The ORTO scale has been shown to have low to questionable internal consistency reliability for use in clinical purposes, as the average alphas of the total scale and subscales were greater. On the other hand, the ORTO administration format did not affect the reliability coefficients; hence, this test could be applied online rather than face-to-face, thereby increasing its accessibility. The ORTO exhibits low to questionable internal consistency reliability; thus, the ORTO needs another measurement tool for clinical purposes to assess the ON symptomatology of people with ON disorder.

While our findings highlight significant limitations of the ORTO-15, several additional psychometric instruments have emerged for assessing orthorexic tendencies. For example, the Eating Habits Questionnaire (EHQ) [59], Düsseldorfer Orthorexie Skala (DOS) [60], and Teruel Orthorexia Scale (TOS) [61] have demonstrated acceptable internal consistency and validity [41]. Additionally, the Orion Orthorexia Nervosa Inventory (ONI) [62] was recently developed using robust scale validation methods and shows adequate reliability. Given the strong evidence for the improved psychometric properties of the ORTO-15 compared to those of the ORTO-15, we recommend that clinicians and researchers consider utilizing multiple tools for assessing ON. By employing a combination of assessment instruments, a more comprehensive and reliable understanding of ON can be obtained. This approach allows for a broader assessment of different aspects of ON and reduces the potential bias or limitations associated with relying solely on a single tool.

It must also be acknowledged that validated assessment tools can aid in the identification of orthorexic tendencies, and psychiatric evaluation remains an important component of thoroughly assessing individuals who screen positive. Scales provide an initial signal of risk but cannot be used to diagnose ON or determine specific treatment needs. Comprehensive psychiatric evaluation is essential for differentiating orthorexia from other eating or mental health disorders, given the significant symptom overlap. Expert assessment can also identify any cooccurring conditions that may warrant tailored intervention. We emphasize that screening measures should always be paired with detailed clinical interviews and examinations by an experienced psychiatrist or eating disorder specialist. Using scales as an adjunct, rather than a replacement for skilled evaluation, will enable comprehensive assessment and personalization of treatment approaches.

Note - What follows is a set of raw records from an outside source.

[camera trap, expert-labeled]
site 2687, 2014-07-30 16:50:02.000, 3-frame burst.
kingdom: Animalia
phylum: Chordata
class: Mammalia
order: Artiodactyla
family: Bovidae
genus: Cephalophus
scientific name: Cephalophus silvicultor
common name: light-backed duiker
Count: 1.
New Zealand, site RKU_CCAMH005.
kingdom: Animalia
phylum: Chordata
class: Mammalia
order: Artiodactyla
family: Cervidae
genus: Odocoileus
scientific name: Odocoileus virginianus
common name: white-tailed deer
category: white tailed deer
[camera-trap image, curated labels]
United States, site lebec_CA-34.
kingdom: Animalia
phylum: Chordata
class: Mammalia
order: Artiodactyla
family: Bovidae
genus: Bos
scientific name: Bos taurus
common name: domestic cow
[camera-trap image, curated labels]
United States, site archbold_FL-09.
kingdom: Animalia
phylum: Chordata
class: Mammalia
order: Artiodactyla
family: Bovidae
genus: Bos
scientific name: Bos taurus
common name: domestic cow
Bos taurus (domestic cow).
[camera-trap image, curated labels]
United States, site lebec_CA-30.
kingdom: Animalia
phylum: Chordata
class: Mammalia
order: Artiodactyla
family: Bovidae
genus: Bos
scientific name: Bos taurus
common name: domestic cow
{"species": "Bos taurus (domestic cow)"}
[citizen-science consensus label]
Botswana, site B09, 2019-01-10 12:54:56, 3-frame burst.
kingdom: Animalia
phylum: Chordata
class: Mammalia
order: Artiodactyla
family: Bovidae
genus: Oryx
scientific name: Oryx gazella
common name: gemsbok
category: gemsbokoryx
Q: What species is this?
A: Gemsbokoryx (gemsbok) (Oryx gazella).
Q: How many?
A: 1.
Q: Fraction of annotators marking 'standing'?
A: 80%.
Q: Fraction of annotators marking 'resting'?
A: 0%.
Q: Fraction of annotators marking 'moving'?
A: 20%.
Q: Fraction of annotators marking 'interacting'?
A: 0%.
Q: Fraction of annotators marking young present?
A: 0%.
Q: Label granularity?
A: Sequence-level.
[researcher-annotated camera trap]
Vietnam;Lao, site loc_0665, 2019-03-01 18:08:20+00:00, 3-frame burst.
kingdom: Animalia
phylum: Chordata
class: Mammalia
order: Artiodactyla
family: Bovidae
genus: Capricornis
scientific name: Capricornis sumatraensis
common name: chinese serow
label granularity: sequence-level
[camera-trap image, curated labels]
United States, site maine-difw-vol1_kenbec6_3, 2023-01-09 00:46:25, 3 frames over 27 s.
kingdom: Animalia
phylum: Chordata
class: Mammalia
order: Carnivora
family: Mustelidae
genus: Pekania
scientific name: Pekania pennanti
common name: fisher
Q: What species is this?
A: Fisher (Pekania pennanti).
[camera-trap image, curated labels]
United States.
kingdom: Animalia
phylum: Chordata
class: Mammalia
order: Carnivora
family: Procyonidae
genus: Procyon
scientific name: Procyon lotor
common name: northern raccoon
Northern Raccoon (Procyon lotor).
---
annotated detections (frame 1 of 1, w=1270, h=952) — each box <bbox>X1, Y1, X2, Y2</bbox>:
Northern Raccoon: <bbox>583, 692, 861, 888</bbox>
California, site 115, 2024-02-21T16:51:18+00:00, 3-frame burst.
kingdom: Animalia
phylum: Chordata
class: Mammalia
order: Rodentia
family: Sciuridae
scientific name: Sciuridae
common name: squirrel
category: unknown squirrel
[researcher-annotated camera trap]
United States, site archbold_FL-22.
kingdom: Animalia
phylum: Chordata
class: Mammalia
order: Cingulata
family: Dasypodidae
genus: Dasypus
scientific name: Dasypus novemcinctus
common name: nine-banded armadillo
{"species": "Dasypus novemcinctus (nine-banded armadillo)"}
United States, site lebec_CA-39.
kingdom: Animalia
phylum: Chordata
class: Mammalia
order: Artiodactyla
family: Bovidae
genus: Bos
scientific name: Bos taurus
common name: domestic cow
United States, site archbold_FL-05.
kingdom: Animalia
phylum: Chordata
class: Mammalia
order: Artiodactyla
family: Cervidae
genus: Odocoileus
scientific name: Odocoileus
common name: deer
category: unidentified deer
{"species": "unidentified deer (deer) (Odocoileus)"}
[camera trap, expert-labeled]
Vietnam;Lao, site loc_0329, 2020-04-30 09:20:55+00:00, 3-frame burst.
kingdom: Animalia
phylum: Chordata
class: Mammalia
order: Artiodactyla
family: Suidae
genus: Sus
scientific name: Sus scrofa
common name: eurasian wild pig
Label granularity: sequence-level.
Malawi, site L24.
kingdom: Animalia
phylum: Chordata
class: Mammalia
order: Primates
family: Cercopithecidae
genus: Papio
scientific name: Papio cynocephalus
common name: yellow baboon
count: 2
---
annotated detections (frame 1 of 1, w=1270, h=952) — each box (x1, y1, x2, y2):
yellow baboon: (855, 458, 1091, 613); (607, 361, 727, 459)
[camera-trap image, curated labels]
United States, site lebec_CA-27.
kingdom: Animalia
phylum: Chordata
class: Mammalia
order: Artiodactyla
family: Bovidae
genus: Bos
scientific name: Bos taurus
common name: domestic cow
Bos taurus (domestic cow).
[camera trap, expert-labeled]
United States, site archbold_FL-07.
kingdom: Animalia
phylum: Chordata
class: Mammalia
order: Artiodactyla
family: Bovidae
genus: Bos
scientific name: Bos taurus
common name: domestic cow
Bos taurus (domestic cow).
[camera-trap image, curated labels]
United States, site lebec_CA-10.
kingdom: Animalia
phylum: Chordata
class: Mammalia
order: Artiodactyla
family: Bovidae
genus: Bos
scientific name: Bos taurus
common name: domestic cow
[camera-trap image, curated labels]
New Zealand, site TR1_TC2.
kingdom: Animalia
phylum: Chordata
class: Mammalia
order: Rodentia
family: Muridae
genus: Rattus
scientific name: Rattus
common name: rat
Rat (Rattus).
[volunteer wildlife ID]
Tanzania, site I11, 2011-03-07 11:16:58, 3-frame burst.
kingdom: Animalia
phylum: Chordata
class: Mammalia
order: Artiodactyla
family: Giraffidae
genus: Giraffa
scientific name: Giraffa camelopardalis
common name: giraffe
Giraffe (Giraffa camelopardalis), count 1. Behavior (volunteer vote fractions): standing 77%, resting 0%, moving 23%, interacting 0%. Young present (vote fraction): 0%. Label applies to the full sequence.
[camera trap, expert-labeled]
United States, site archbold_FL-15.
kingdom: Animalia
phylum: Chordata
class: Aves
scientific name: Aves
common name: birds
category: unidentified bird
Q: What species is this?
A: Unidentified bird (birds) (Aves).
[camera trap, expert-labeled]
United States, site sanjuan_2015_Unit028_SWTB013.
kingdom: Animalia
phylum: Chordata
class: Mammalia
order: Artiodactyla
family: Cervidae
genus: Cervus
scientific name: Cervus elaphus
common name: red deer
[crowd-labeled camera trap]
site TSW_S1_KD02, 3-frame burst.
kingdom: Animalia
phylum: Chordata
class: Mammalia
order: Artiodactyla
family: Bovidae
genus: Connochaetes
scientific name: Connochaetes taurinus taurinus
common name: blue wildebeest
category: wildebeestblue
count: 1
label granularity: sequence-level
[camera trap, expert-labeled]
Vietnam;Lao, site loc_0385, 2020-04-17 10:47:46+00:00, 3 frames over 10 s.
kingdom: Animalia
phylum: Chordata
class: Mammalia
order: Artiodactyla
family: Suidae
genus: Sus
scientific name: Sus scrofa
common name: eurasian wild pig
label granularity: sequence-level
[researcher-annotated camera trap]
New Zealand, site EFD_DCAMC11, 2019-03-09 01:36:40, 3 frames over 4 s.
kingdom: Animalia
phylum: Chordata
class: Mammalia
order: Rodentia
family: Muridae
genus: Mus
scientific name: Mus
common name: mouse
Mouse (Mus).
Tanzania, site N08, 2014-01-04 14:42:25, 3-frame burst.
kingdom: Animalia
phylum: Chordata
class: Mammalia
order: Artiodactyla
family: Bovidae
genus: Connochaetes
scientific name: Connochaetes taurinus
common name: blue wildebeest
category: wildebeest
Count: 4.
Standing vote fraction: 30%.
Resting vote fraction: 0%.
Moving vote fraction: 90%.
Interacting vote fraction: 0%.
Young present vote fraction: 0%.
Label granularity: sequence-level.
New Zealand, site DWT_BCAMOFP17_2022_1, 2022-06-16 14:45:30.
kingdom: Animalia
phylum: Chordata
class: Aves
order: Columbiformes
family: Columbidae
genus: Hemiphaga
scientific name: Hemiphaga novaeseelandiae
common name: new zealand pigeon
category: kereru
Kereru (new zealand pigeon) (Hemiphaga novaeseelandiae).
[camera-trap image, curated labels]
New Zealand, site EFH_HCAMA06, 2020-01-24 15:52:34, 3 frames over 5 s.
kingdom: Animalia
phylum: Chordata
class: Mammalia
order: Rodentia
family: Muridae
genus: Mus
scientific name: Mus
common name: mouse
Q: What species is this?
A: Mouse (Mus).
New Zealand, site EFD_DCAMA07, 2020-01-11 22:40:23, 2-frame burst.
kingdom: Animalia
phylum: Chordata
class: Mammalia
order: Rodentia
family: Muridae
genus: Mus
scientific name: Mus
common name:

Implications for future research

In research, we suggest that a second scale be used in parallel to the ORTO. There is a need for more inclusivity, which involves a wider range of variety concerning age, nationality, ethnicity, and sex, and comparisons of reliability between them. The evaluation should consider the differences between cultures and countries and how they may relate to and affect the results. Consider integrating a licensed psychiatric interview and evaluation alongside the ORTO scale to ensure more thorough and precise outcomes. Consider using another scale alongside ORTO to broaden the scope of the results.

Conclusions

After conducting a reliability generalization meta-analysis of the ORTO scale, it was determined that the scale is weaker in measuring ON. Despite the potential of the ORTO scale to provide valuable insights into the eating habits and behaviors of individuals with ON, its lack of reliability is a significant issue. Therefore, future studies exploring ON should use alternative measures to provide more accurate and reliable data. It is important to ensure that reliable measurements are used in research studies to produce valid conclusions that can guide clinical practice and treatment options for patients.